Chapter 1. What Is Availability?

No one cares if your system has great features if they can’t use it.

One of the most important topics in architecting for scalable systems is availability. Although there are some companies and some services for which a certain amount of downtime is reasonable and expected, most businesses cannot have any downtime at all without it affecting their customer’s satisfaction, and ultimately, the company’s bottom line.

The following are fundamental questions that all companies must ask themselves when they determine how important system availability is to their company and their customers. It is these questions, and the inevitable answers to them, that are the core of why availability is critical to highly scaled applications:

  • Why should someone buy your service if it is not operational when they need it?

  • What do your customers think or feel when they need to use your service and it’s not operational?

  • How can you make your customers happy, make your company money, and meet your business promises and requirements, if your service is down?

Keeping your customers happy and engaged with your system is only possible if your system is operational. There is a direct and meaningful correlation between system availability and customer satisfaction.

High availability is such a critical component for building highly scalable systems that we will devote a significant amount of time to the topic in this book. How do you build a system (a service or application or environment) that is highly available even when a wide range of demands are placed it?

In this chapter, we’ll define what availability is and how it compares to reliability. We use this in future chapters as we discuss the role availability plays in building highly scalable applications.

Availability Versus Reliability

Availability and reliability are two similar but very different concepts. It is important to understand the difference between them.

Reliability, in our context, generally refers to the quality of a system. Typically, it means the ability of a system to consistently perform according to specifications. You speak of software as reliable if it passes its test suites, and does generally what you think it should do.

Availability, in our context, generally refers to the ability of your system to perform the tasks it is capable of doing. Is the system around? Is it operational? Is it responding? If the answer is “yes,” it is available.

As you can see, availability and reliability are very similar. It is hard for a system to be available if it is not also reliable, and it is hard for a system to be reliable if it is not also available.

However, typically when we think about reliability and software, we are generally referring to the ability for software to perform what it is supposed to do. By and large, the main indicator of reliability is whether the software passes all of its test suites.

Moreover, when we think about availability, we think about whether the system is “up” and functional. If I send it a query, will it respond?

Here is what we mean when we use these terms:

Reliability

The ability of your system to perform the operations it is intended to perform without making a mistake.

Availability

The ability of your system to be operational when needed in order to perform those operations.

Tip

A system that adds 2 + 3 and gets 6 has poor reliability. A system that adds 2 + 3 and never returns a result at all has poor availability. Reliability can often be fixed by testing. Availability is usually much harder to solve.

You can introduce a software bug in your application that can cause 2 + 3 to produce the answer 6. This can be easily caught and fixed in a test suite.

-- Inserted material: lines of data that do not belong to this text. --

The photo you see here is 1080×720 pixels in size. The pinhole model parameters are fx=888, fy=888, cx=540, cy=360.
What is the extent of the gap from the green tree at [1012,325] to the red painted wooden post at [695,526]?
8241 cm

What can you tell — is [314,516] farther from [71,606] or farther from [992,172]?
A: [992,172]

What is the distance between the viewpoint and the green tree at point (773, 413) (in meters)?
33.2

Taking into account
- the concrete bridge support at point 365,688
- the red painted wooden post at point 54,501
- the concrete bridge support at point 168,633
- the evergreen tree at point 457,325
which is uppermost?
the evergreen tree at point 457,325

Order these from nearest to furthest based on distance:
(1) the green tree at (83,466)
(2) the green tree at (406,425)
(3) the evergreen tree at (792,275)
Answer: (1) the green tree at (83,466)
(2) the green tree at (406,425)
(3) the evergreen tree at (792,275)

However, assume you have an application that reliably produces the result 2 + 3 = 5. Now imagine running this application on a computer that has a flaky network connection. The result? You run the application and sometimes it returns 5 and sometimes it doesn’t return anything. The application may be reliable, but it is not available.

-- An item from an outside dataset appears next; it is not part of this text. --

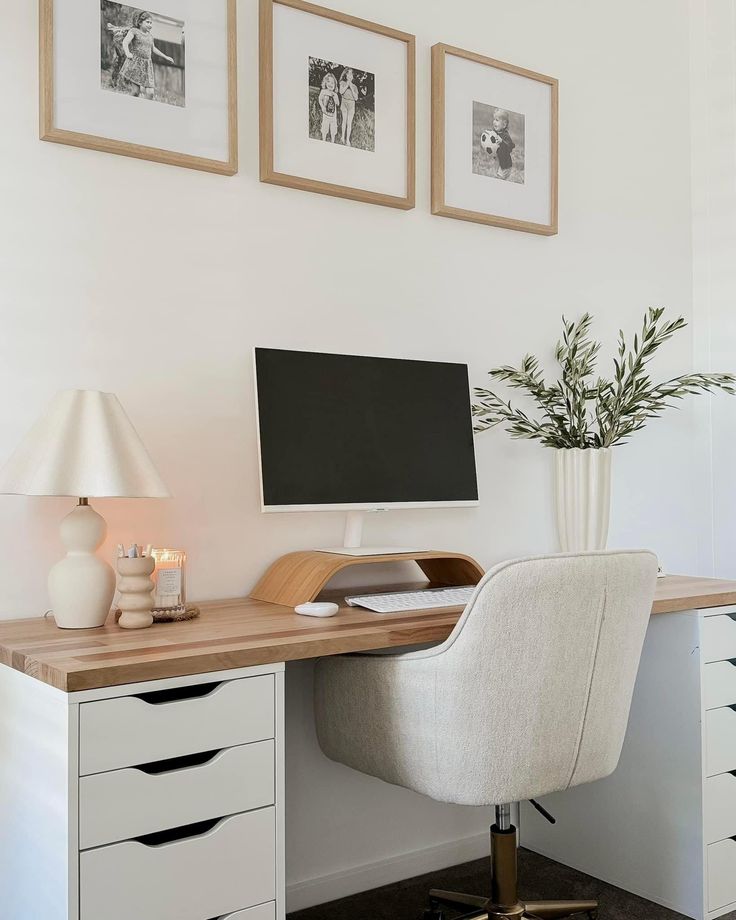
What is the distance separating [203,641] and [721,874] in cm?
145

In this book, we focus almost exclusively on architecting highly available systems. We will assume your system is reliable, we will assume you know how to build and run test suites, and we will only discuss reliability when it has a direct impact on your system architecture or its availability.

What Causes Poor Availability?

What causes an application that previously performed well to begin exhibiting poor availability? There are many causes:

Resource exhaustion

Increase the number of users or increase the amount of data in use in a system and your application may fall victim to resource exhaustion, resulting in a slower and unresponsive application.

Unplanned load-based changes

Increases in the popularity of your application might require code and application changes to handle the increased load. These changes, often implemented quickly and at the last minute with little or no forethought or planning, increase the likelihood of problems occurring.

Increased number of moving parts

As an application gains popularity, it is often necessary to assign more and more developers, designers, testers, and other individuals to work on and maintain it. This larger number of individuals working on the application creates a large number of moving parts, whether those moving parts are new features, changed features, or just general application maintenance. The more individuals working on the application, the more moving parts within the application and the greater the chance for bad interactions to occur in it.

Outside dependencies

The more dependencies your application has on external resources, the more it is exposed to availability problems caused by those resources.

Technical debt

Increases in the applications complexity typically increases technical debt (i.e., the accumulation of desired software changes and pending bug fixes that typically build up over time as an application grows and matures). Technical debt increases the likelihood of a problem occurring.

All fast-growing applications have one, some, or all of these problems. As such, potential availability problems can begin occurring in applications that previously performed flawlessly. Often the problems will creep up on you; often they will start suddenly.

But most growing applications have the same problem. They eventually will begin having availability problems.

Availability problems cost you money, they cost your customer’s money, and they cost you your customer’s trust and loyalty. Your company cannot survive for long if you constantly have availability problems.

Building applications designed to scale means building applications designed for high availability.